On the other hand, statistical techniques, as in machine learning, tend to cast all entries to numerical vectors, given that statistical models and regularities are easier to formulate in vector spaces. To analyze data with entries that representing discrete entities, a standard pipeline is to curate them with deduplication approaches, after which the resulting categories are “one-hot encoded”: represented in a vector space by orthogonal binary vectors. The success of such pipeline depends crucially on the quality of the deduplication. In addition, it can create very high-dimensional vectorial representations that lead to statistical and computational problems in the machine learning step.

I will introduce statistical models of strings, useful to build low-dimensional representations of the entries that capture their morphological variations. These capture the string similarities between entries. They can also reveal latent categories that interpolate smoothly between various categories of entries without the need for cleaning or deduplication. Finally, we show that they lead to computationally and statistically efficient machine learning on non-curated tables.

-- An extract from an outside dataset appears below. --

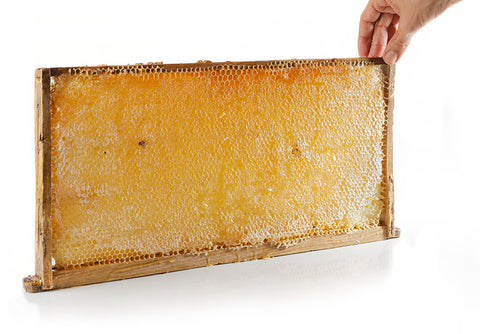 Large Whole Block/Sheet of Pure Raw Honey Comb 100% Organic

Bio: Gaël Varoquaux is a computer-science researcher at Inria. His research focuses on statistical learning tools for data science and scientific inference. He has pioneered the use of machine learning on brain images to map cognition and pathologies. More generally, he develops tools to make machine learning easier, with statistical models suited for real-life, uncurated data, and software for data science. He co-funded scikit-learn, one of the reference machine-learning toolboxes, and helped build various central tools for data analysis in Python. Varoquaux has contributed key methods for learning on spatial data, matrix factorizations, and modeling covariance matrices. He has a PhD in quantum physics and is a graduate from Ecole Normale Superieure, Paris.